Last modified: January 2, 2006 9:51AM

General Plotting Commands

1. Plot a histogram of a variable:

histogram vname

2. Plot a histogram of a variable using frequencies:

histogram vname, freq

histogram vname, bin(xx) norm

where xx is the number of bins.

3. Plot a boxplot of a variable:

graph box vname

4. Plot side-by-side box plots for one variable (vone) by categories of another variable vtwo. (vtwo should be categorical)): graph box vone, over(vtwo)

5. A scatter plot of two variables:

scatter vone vtwo

6. A matrix of scatter plots for three variables:

graph matrix vone vtwo vthree

7. A scatter plot of two variables with the values of a third variable used in place of points on the graph (vthree might contain numerical values or indicate categories, such as male ("m") and female ("f")): scatter vone vtwo, symbol([vthree])

8. Normal quantile plot:

qnorm vname

General commands

1. To compute means and standard deviations of all variables: summarize

or, using an abbreviation,

summ

2. To compute means and standard deviations of select variables: summarize vone vtwo vthree

3. Another way to compute means and standard deviations that allows the by option: tabstat vone vtwo, statistics(mean, sd) by(vthree)

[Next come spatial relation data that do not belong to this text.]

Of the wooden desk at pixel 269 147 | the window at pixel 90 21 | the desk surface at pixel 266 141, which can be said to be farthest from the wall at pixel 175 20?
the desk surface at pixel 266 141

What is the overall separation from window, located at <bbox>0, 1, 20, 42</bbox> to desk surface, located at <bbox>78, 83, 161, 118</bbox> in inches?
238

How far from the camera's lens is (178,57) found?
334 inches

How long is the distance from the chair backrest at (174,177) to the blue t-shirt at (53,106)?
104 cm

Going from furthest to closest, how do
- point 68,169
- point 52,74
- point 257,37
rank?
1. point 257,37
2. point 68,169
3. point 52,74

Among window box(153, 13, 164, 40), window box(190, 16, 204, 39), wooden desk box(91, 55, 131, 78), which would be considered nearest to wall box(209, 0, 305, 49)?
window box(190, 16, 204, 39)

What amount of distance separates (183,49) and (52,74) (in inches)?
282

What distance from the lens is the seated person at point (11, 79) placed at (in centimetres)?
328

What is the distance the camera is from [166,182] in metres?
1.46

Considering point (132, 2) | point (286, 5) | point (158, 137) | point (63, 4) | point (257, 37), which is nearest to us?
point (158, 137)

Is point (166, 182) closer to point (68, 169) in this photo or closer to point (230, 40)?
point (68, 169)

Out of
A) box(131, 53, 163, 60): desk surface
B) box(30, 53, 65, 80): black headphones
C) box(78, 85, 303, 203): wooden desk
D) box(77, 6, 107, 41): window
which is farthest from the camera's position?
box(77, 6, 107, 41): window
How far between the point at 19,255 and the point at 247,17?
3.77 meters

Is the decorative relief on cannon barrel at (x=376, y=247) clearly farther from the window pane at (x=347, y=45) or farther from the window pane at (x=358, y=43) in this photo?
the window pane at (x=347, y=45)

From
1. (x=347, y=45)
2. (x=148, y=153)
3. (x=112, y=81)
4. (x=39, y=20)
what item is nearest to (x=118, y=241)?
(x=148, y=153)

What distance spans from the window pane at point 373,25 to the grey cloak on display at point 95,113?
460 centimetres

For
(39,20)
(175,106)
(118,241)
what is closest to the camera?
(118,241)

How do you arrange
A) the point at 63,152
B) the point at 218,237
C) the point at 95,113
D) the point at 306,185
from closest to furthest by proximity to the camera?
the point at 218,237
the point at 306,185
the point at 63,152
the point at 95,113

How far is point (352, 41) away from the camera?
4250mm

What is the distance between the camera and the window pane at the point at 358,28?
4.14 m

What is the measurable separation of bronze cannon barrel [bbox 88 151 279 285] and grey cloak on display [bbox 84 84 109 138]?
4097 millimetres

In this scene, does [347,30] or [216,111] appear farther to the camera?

4. To get more numerical summaries for one variable:

summ vone, detail

5. See help tabstat to see the numerical summaries available. For example: tabstat vone, statistics(min, q, max, iqr, mean, sd)

6. Correlation between two variables:

correlate vone vtwo

7. To see all values (all variables and all observations, not recommended for large data sets): list

Hit the space bar to see the next page after "-more-" or type "q" to "break" (stop/interrupt the listing). 8. To list the first 10 values for two variables:

list vone vtwo in 1/10

9. To list the last 10 values for two variables:

list vone vtwo in -10/l

(The end of this command is "minus 10" / "lowercase letter L".) 10. Tabulate categorical variable vname:

tabulate vname

or, using an abbreviation,

tab vname

11. Cross tabulate two categorical variables:

tab vone vtwo

12. Cross tabulate two variables, include one or more of the options to produce column, row or cell percents and to suppress printing of frequencies: tab vone vtwo, column row cell

tab vone vtwo, column row cell nofreq

Generating new variables

1. General.

a. Generate index of cases 1,2, ...,n (this may be useful if you sort the data, then want to restore the data to the original form without reloading the data): generate case= _n

or, using an abbreviation,

gen case=_n

b. Multiply values in vx by b and add a, store results in vy: gen vy = a + b * vx

c. Generate a variable with values 0 unless vtwo is greater than c, then make the value 1: gen vone=0

replace vone=1 if vtwo>c

d.

2. Random numbers.

e. Set numbers of observations to n:

set obs n

f. Set random number seed to XXXX, default is 1000:

set seed XXXX

g. Generate n uniform random variables (equal chance of all outcomes between 0 and 1): gen vname=uniform()

h. Generate n uniform random variables (equal chance of all outcomes between a and b): gen vname=a + (b - a)*uniform()

i. Generate n discrete uniform random variables (equal chance of all outcomes between 1 and 6) gen vname=1 + int(6*uniform())

(These commands simulate rolling a six-sided die.)

j. Generate normal data with mean 0 and standard deviation 1: gen vname= invnorm(uniform())

k. Generate normal data with mean mu and standard deviation sigma: gen vname= mu + sigma * invnorm(uniform())

Regression

1. Compute simple regression line (vy is response, vx is explanatory variable): regress vy vx

2. Compute predictions, create new variable yhat:

predict yhat

3. Produce scatter plot with regression line added:

graph twoway lfit vy vx || scatter vy vx

4....